总结聊天室的后续情况,这个问题实际上与 find() 查询有关,该查询正在扫描所有约 500k 文档以找到 15 个:
db.tweet_data.find({
$or:
[
{ in_reply_to_screen_name: /^kunalnayyar$/i, handle: /^kaleycuoco$/i, id: { $gt: 0 } },
{ in_reply_to_screen_name: /^kaleycuoco$/i, handle: /^kunalnayyar$/i, id: { $gt: 0 } }
],
in_reply_to_status_id_str: { $ne: null }
} ).explain()
{
"cursor" : "BtreeCursor id_1",
"nscanned" : 523248,
"nscannedObjects" : 523248,
"n" : 15,
"millis" : 23682,
"nYields" : 0,
"nChunkSkips" : 0,
"isMultiKey" : false,
"indexOnly" : false,
"indexBounds" : {
"id" : [
[
0,
1.7976931348623157e+308
]
]
}
}
This query is using case-insensitive regular expressions which won't make efficient use of an index (though there wasn't actually one defined, in this case).
Suggested approach:
create lowercase handle_lc
and inreply_lc
fields for search purposes
add a compound index on those:
db.tweet.ensureIndex({handle_lc:1, inreply_lc:1})
the order of the compound index allows efficient find of all tweets either by handle
or by (handle,in_reply_to
)
search by exact match instead of regex:
db.tweet_data.find({
$or:
[
{ in_reply_to_screen_name:'kunalnayyar', handle:'kaleycuoco', id: { $gt: 0 } },
{ in_reply_to_screen_name:'kaleycuoco', handle:'kunalnayyar', id: { $gt: 0 } }
],
})
* * * * * * *
▶ **练习任务**:
1. 请根据这篇关于 find() 查询优化的讨论帖,列出帖中"Suggested approach"所提出的全部改进步骤。
2. 在这篇关于 find() 查询优化的讨论帖中,explain() 输出的 "millis" 值是多少?
后面的列表与本练习无关,作答时不必参考。

▶ **数据列表**:
* * * * * * *
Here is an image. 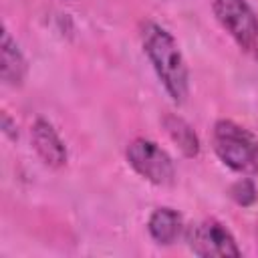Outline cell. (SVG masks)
<instances>
[{"label":"cell","mask_w":258,"mask_h":258,"mask_svg":"<svg viewBox=\"0 0 258 258\" xmlns=\"http://www.w3.org/2000/svg\"><path fill=\"white\" fill-rule=\"evenodd\" d=\"M141 44L171 101L177 105L185 103L189 93V73L175 38L163 26L145 22L141 26Z\"/></svg>","instance_id":"cell-1"},{"label":"cell","mask_w":258,"mask_h":258,"mask_svg":"<svg viewBox=\"0 0 258 258\" xmlns=\"http://www.w3.org/2000/svg\"><path fill=\"white\" fill-rule=\"evenodd\" d=\"M212 143L216 155L232 171L242 175L258 173V139L246 127L230 119H220L214 125Z\"/></svg>","instance_id":"cell-2"},{"label":"cell","mask_w":258,"mask_h":258,"mask_svg":"<svg viewBox=\"0 0 258 258\" xmlns=\"http://www.w3.org/2000/svg\"><path fill=\"white\" fill-rule=\"evenodd\" d=\"M212 10L236 44L258 60V16L246 0H212Z\"/></svg>","instance_id":"cell-3"},{"label":"cell","mask_w":258,"mask_h":258,"mask_svg":"<svg viewBox=\"0 0 258 258\" xmlns=\"http://www.w3.org/2000/svg\"><path fill=\"white\" fill-rule=\"evenodd\" d=\"M127 161L141 177L155 185H169L175 179L171 157L151 139H133L127 147Z\"/></svg>","instance_id":"cell-4"},{"label":"cell","mask_w":258,"mask_h":258,"mask_svg":"<svg viewBox=\"0 0 258 258\" xmlns=\"http://www.w3.org/2000/svg\"><path fill=\"white\" fill-rule=\"evenodd\" d=\"M187 246L196 256H240V248L232 232L218 220L208 218L187 230Z\"/></svg>","instance_id":"cell-5"},{"label":"cell","mask_w":258,"mask_h":258,"mask_svg":"<svg viewBox=\"0 0 258 258\" xmlns=\"http://www.w3.org/2000/svg\"><path fill=\"white\" fill-rule=\"evenodd\" d=\"M32 145L38 157L50 167H62L67 163V147L60 141L58 133L46 119H36L30 129Z\"/></svg>","instance_id":"cell-6"},{"label":"cell","mask_w":258,"mask_h":258,"mask_svg":"<svg viewBox=\"0 0 258 258\" xmlns=\"http://www.w3.org/2000/svg\"><path fill=\"white\" fill-rule=\"evenodd\" d=\"M0 52H2V81L10 87H20L26 79L28 64H26V58H24L22 50L18 48L16 40L10 36V32L6 28L2 30Z\"/></svg>","instance_id":"cell-7"},{"label":"cell","mask_w":258,"mask_h":258,"mask_svg":"<svg viewBox=\"0 0 258 258\" xmlns=\"http://www.w3.org/2000/svg\"><path fill=\"white\" fill-rule=\"evenodd\" d=\"M147 230L151 234V238L161 244V246H169L173 244L181 230H183V220L181 216L171 210V208H157L151 216H149V222H147Z\"/></svg>","instance_id":"cell-8"},{"label":"cell","mask_w":258,"mask_h":258,"mask_svg":"<svg viewBox=\"0 0 258 258\" xmlns=\"http://www.w3.org/2000/svg\"><path fill=\"white\" fill-rule=\"evenodd\" d=\"M163 127L167 131L169 139L179 147V151L185 157H196L200 153V139L185 119L169 113L163 117Z\"/></svg>","instance_id":"cell-9"},{"label":"cell","mask_w":258,"mask_h":258,"mask_svg":"<svg viewBox=\"0 0 258 258\" xmlns=\"http://www.w3.org/2000/svg\"><path fill=\"white\" fill-rule=\"evenodd\" d=\"M230 196L234 198V202L236 204H240V206H252L256 200H258V189H256V185L250 181V179H240V181H236L232 187H230Z\"/></svg>","instance_id":"cell-10"}]
</instances>
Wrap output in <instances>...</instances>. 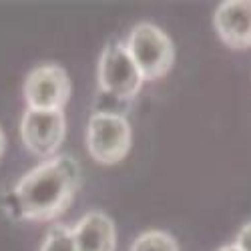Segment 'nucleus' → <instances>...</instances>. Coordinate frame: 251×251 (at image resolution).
Instances as JSON below:
<instances>
[{
	"instance_id": "obj_6",
	"label": "nucleus",
	"mask_w": 251,
	"mask_h": 251,
	"mask_svg": "<svg viewBox=\"0 0 251 251\" xmlns=\"http://www.w3.org/2000/svg\"><path fill=\"white\" fill-rule=\"evenodd\" d=\"M23 93L28 109L62 111L71 97V80L62 67L40 65L28 73Z\"/></svg>"
},
{
	"instance_id": "obj_10",
	"label": "nucleus",
	"mask_w": 251,
	"mask_h": 251,
	"mask_svg": "<svg viewBox=\"0 0 251 251\" xmlns=\"http://www.w3.org/2000/svg\"><path fill=\"white\" fill-rule=\"evenodd\" d=\"M131 251H179L175 239L165 231H147L137 237Z\"/></svg>"
},
{
	"instance_id": "obj_12",
	"label": "nucleus",
	"mask_w": 251,
	"mask_h": 251,
	"mask_svg": "<svg viewBox=\"0 0 251 251\" xmlns=\"http://www.w3.org/2000/svg\"><path fill=\"white\" fill-rule=\"evenodd\" d=\"M4 149H6V139H4L2 129H0V159H2V155H4Z\"/></svg>"
},
{
	"instance_id": "obj_7",
	"label": "nucleus",
	"mask_w": 251,
	"mask_h": 251,
	"mask_svg": "<svg viewBox=\"0 0 251 251\" xmlns=\"http://www.w3.org/2000/svg\"><path fill=\"white\" fill-rule=\"evenodd\" d=\"M213 25L219 38L231 49L251 47V0H227L215 10Z\"/></svg>"
},
{
	"instance_id": "obj_8",
	"label": "nucleus",
	"mask_w": 251,
	"mask_h": 251,
	"mask_svg": "<svg viewBox=\"0 0 251 251\" xmlns=\"http://www.w3.org/2000/svg\"><path fill=\"white\" fill-rule=\"evenodd\" d=\"M73 233L78 251H115L117 247L115 223L100 211H89L73 227Z\"/></svg>"
},
{
	"instance_id": "obj_2",
	"label": "nucleus",
	"mask_w": 251,
	"mask_h": 251,
	"mask_svg": "<svg viewBox=\"0 0 251 251\" xmlns=\"http://www.w3.org/2000/svg\"><path fill=\"white\" fill-rule=\"evenodd\" d=\"M125 45L145 80H157L171 71L175 49L171 38L159 26L151 23L137 25Z\"/></svg>"
},
{
	"instance_id": "obj_1",
	"label": "nucleus",
	"mask_w": 251,
	"mask_h": 251,
	"mask_svg": "<svg viewBox=\"0 0 251 251\" xmlns=\"http://www.w3.org/2000/svg\"><path fill=\"white\" fill-rule=\"evenodd\" d=\"M80 185V167L58 155L30 169L14 187L18 215L28 221H52L73 203Z\"/></svg>"
},
{
	"instance_id": "obj_5",
	"label": "nucleus",
	"mask_w": 251,
	"mask_h": 251,
	"mask_svg": "<svg viewBox=\"0 0 251 251\" xmlns=\"http://www.w3.org/2000/svg\"><path fill=\"white\" fill-rule=\"evenodd\" d=\"M67 123L62 111L28 109L20 119V139L25 147L36 157L52 159L65 141Z\"/></svg>"
},
{
	"instance_id": "obj_9",
	"label": "nucleus",
	"mask_w": 251,
	"mask_h": 251,
	"mask_svg": "<svg viewBox=\"0 0 251 251\" xmlns=\"http://www.w3.org/2000/svg\"><path fill=\"white\" fill-rule=\"evenodd\" d=\"M40 251H78L76 249V241H75V233L73 227L67 225H52L49 229V233L40 245Z\"/></svg>"
},
{
	"instance_id": "obj_3",
	"label": "nucleus",
	"mask_w": 251,
	"mask_h": 251,
	"mask_svg": "<svg viewBox=\"0 0 251 251\" xmlns=\"http://www.w3.org/2000/svg\"><path fill=\"white\" fill-rule=\"evenodd\" d=\"M143 75L135 65L127 45L111 43L99 60V87L102 93L131 102L143 87Z\"/></svg>"
},
{
	"instance_id": "obj_13",
	"label": "nucleus",
	"mask_w": 251,
	"mask_h": 251,
	"mask_svg": "<svg viewBox=\"0 0 251 251\" xmlns=\"http://www.w3.org/2000/svg\"><path fill=\"white\" fill-rule=\"evenodd\" d=\"M217 251H239V249H237L235 243H233V245H225V247H221V249H217Z\"/></svg>"
},
{
	"instance_id": "obj_11",
	"label": "nucleus",
	"mask_w": 251,
	"mask_h": 251,
	"mask_svg": "<svg viewBox=\"0 0 251 251\" xmlns=\"http://www.w3.org/2000/svg\"><path fill=\"white\" fill-rule=\"evenodd\" d=\"M235 247L239 251H251V223L241 227V231L237 233V239H235Z\"/></svg>"
},
{
	"instance_id": "obj_4",
	"label": "nucleus",
	"mask_w": 251,
	"mask_h": 251,
	"mask_svg": "<svg viewBox=\"0 0 251 251\" xmlns=\"http://www.w3.org/2000/svg\"><path fill=\"white\" fill-rule=\"evenodd\" d=\"M87 149L97 163L115 165L131 149V127L125 117L95 113L87 127Z\"/></svg>"
}]
</instances>
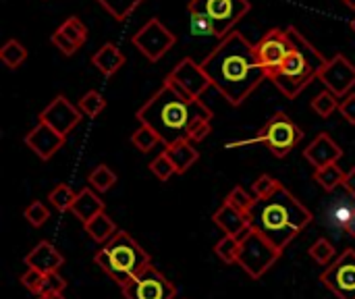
* * * * * * *
▶ **参考答案**:
1.
1. 创建小写的 handle_lc 和 inreply_lc 字段,专供搜索使用。
2. 在这两个字段上添加复合索引:db.tweet.ensureIndex({handle_lc:1, inreply_lc:1})。
3. 用精确匹配代替正则表达式进行搜索。

2. 23682。